Fallait-il exposer ces œuvres peintes sans réel souci d’être montrées, en 1964 et aujourd’hui ? À chacun d’en juger. Les connaisseurs du peintre qui n’avaient pas eu jusqu’ici l’occasion de les rencontrer se précipiteront, comme ceux, sans doute, qui ont une prédilection pour cette période de la peinture. Mais les autres, tous les visiteurs habituels des expositions de peinture, ne devraient pas perdre leur temps s’ils prennent le chemin de la chapelle des Pénitents Blancs, à la fois pour Bissière et pour la collection Planque qui compte quelques œuvres remarquables dont plusieurs Picasso. De Bissière, à côté des petits formats du Journal, on pourra admirer un beau dessin au crayon de la femme du peintre – lequel, certes, avait appris à dessiner – une belle tapisserie et le tableau Lumière du matin déjà mentionné.

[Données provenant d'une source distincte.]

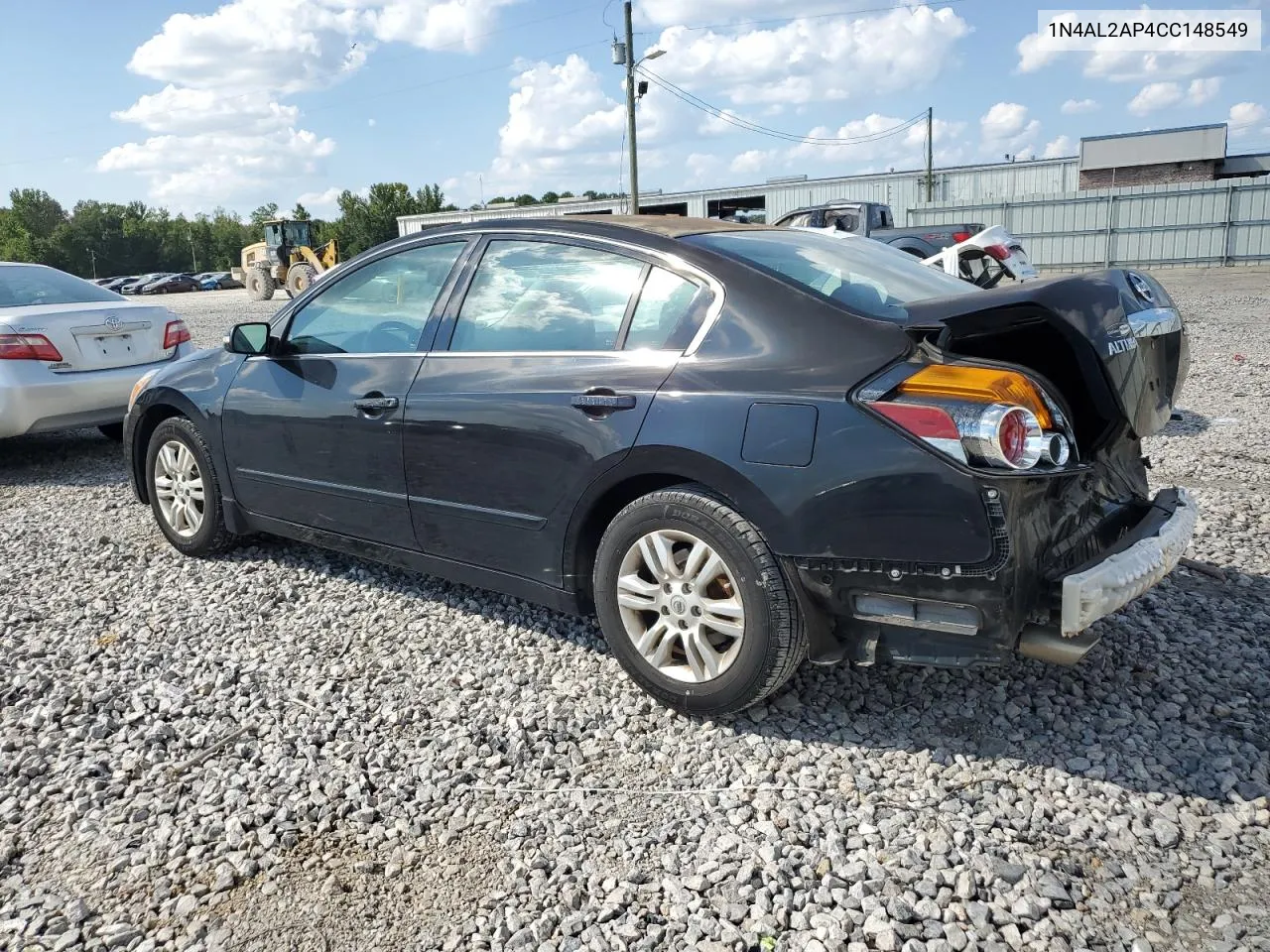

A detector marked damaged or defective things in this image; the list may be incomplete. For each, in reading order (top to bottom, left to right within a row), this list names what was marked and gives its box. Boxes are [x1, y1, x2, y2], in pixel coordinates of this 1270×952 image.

broken tail light [0, 337, 63, 363]
broken tail light [164, 319, 190, 349]
damaged nissan altima [119, 217, 1191, 714]
broken tail light [865, 363, 1072, 470]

Et si la plupart des tableaux du Journal risquent de laisser dubitatif, certains retiendront l’attention, sachant qu’il est surtout intéressant dans le cas présent de découvrir la démarche d’un peintre qui voulut s’exprimer dans la spontanéité du moment où il se posait devant son chevalet, un peu comme les surréalistes pratiquant l’écriture automatique.
Bissière, la part de l’Autre, Journal en images 1962-1964, Fondation Jean et Suzanne Planque, Aix-en-Provence, Granet XXe / Chapelle des Pénitents blancs, 16 septembre 2023 – 14 janvier 2024.
Le catalogue (La Dogana, Genève, 20 €) contient des textes d’Isabelle Bissière, Florian Rodari et Alain Madeleine-Perdrillat.